The African Union initiative has started to plant trees, invest in agriculture and create sustainable ecosystems. When complete, it will stretch across an 8,000-kilometer-long (5,000-mile-long) and 15-kilometer-wide strip from Senegal to Djibouti.

The African Development Bank (AfDB) has committed $6.5 billion towards the wall, which the United Nations estimates will cost $33 billion. Billionaire Jeff Bezos pledged $1 billion to it this week.

AfDB President Akinwumi Adesina said on the sidelines of the United Nations Climate summit in Glasgow that it was key to link the Great Green Wall project with access to clean energy.

“If there is no electricity in the Sahel, and the levels are very, very low right now, that whole wall is nothing more than a pack of charcoal and fuel wood waiting to be cut down,” Adesina said.

He said the bank was linking its $20 billion Desert-to-Power solar initiative, which seeks to provide power to 250 million people in the Sahel region by 2025, to the Great Green Wall.

Doing so “will save encroachment on the wall,” Adesina said. Otherwise “people will just go cut it down because they don’t have access to electricity.”

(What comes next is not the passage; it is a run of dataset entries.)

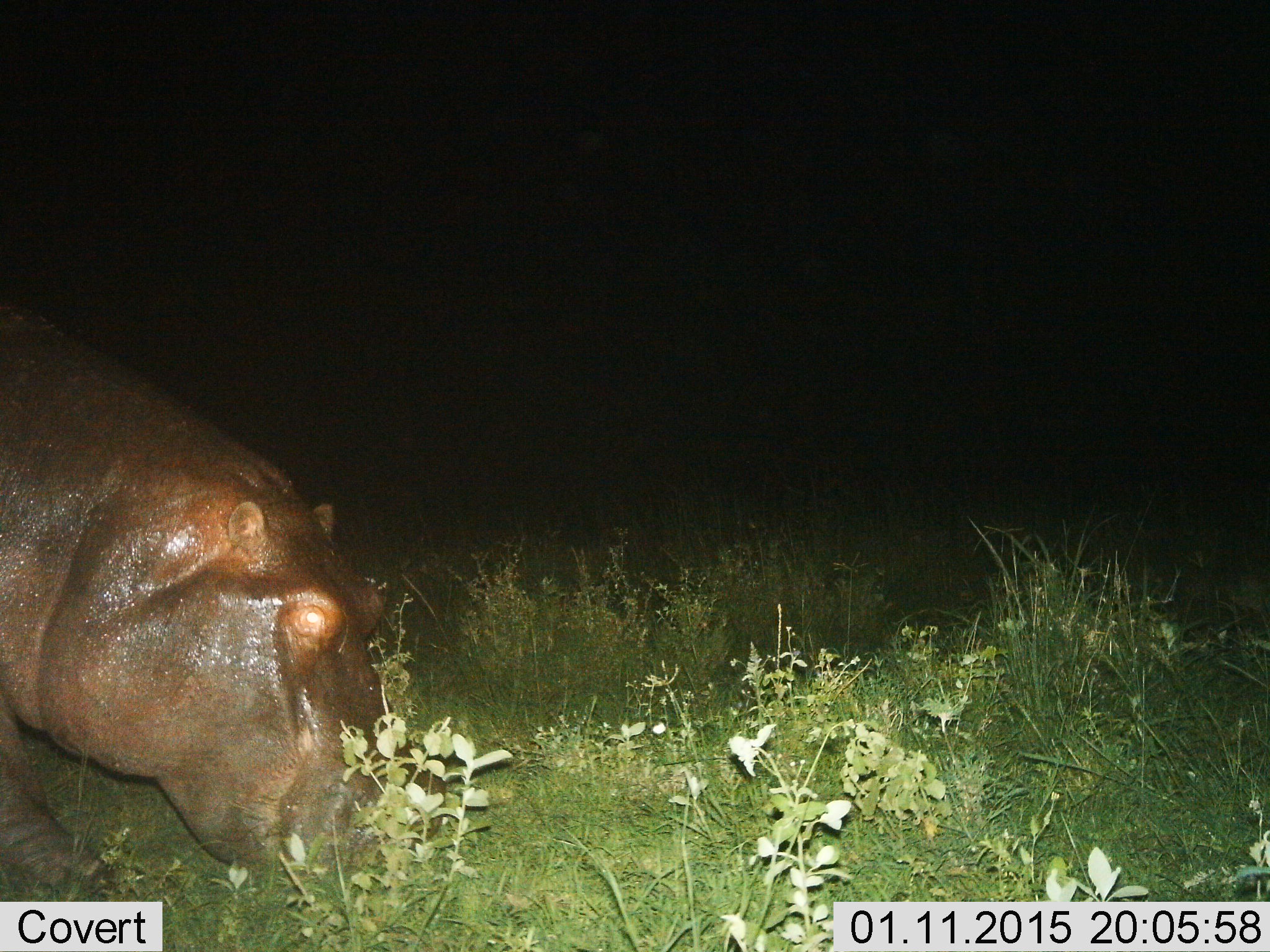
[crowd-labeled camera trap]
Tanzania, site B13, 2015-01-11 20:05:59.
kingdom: Animalia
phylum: Chordata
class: Mammalia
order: Artiodactyla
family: Hippopotamidae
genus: Hippopotamus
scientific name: Hippopotamus amphibius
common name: hippopotamus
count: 1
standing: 20%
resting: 0%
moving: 10%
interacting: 0%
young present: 0%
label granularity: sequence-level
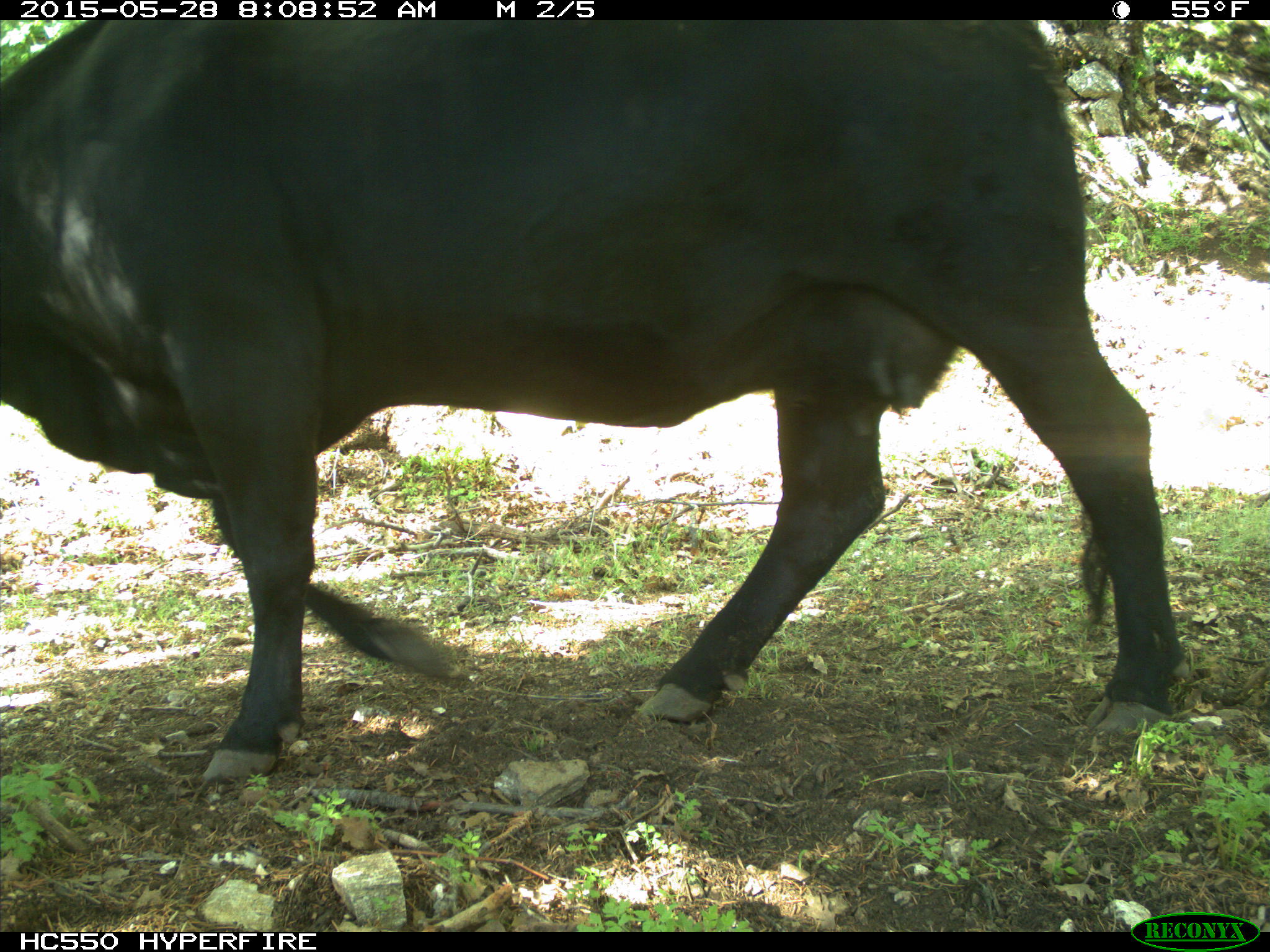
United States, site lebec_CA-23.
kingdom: Animalia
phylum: Chordata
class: Mammalia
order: Artiodactyla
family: Bovidae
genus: Bos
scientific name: Bos taurus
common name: domestic cow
Bos taurus (domestic cow).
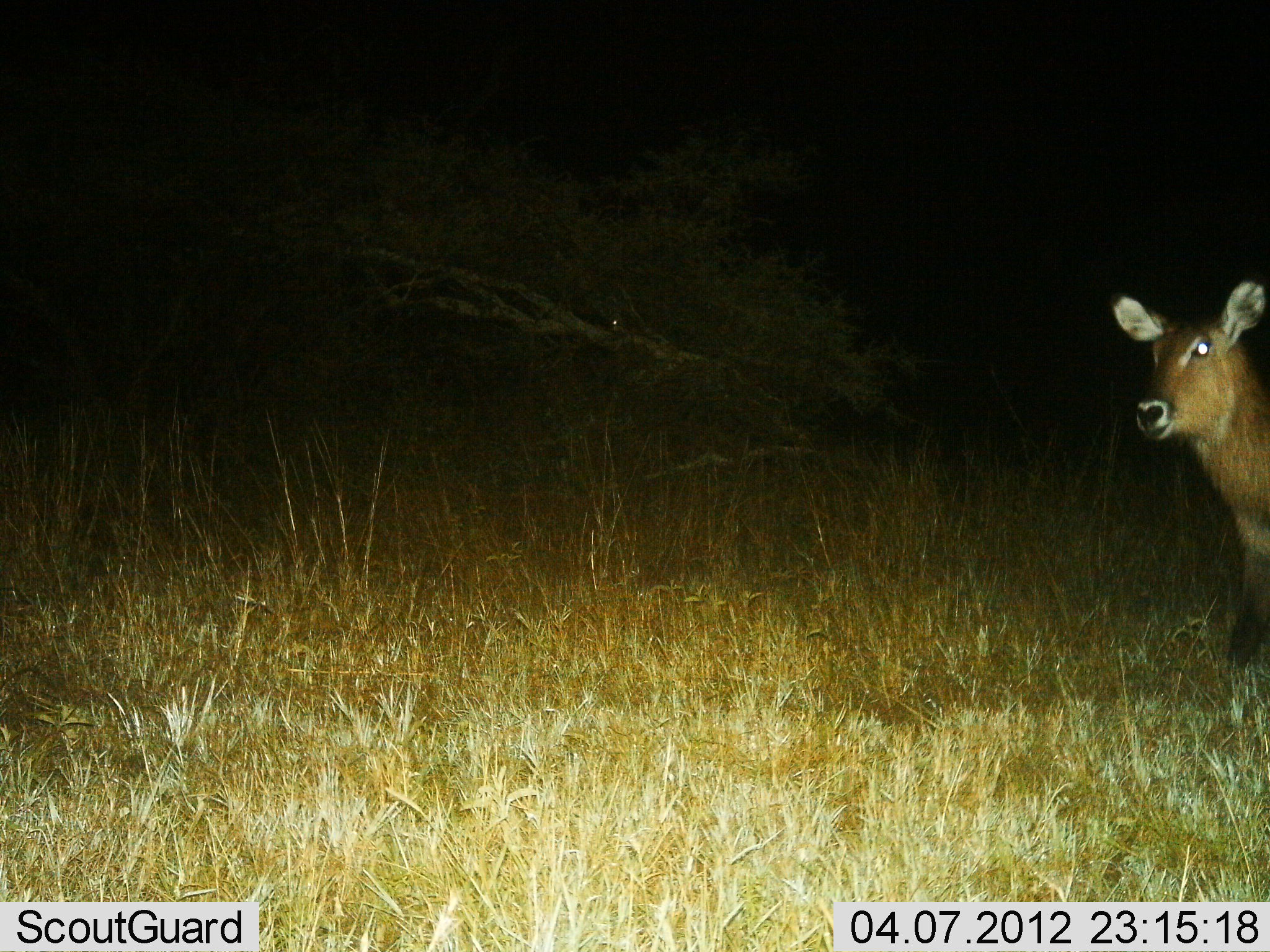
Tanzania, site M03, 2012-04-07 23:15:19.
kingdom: Animalia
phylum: Chordata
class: Mammalia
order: Artiodactyla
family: Bovidae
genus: Kobus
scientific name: Kobus ellipsiprymnus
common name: waterbuck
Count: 1.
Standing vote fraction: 100%.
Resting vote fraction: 0%.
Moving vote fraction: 0%.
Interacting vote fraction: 0%.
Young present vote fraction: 0%.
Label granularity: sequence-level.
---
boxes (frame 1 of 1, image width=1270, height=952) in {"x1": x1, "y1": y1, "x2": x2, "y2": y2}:
animal: {"x1": 1111, "y1": 276, "x2": 1270, "y2": 682}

The communities currently rely wood and charcoal for fuel, which add carbon to the atmosphere.

Adesina said the bank has mobilised $1.2 billion of around $2 billion needed for a component of the solar project in Niger, Chad, Mali, Burkina Faso and Mauritania. This would develop 2 GW of electricity generation for 3.5 million people.

The $1.2 billion includes funding announced on Thursday in Glasgow of $16.33 million by Sweden and $100 million by France.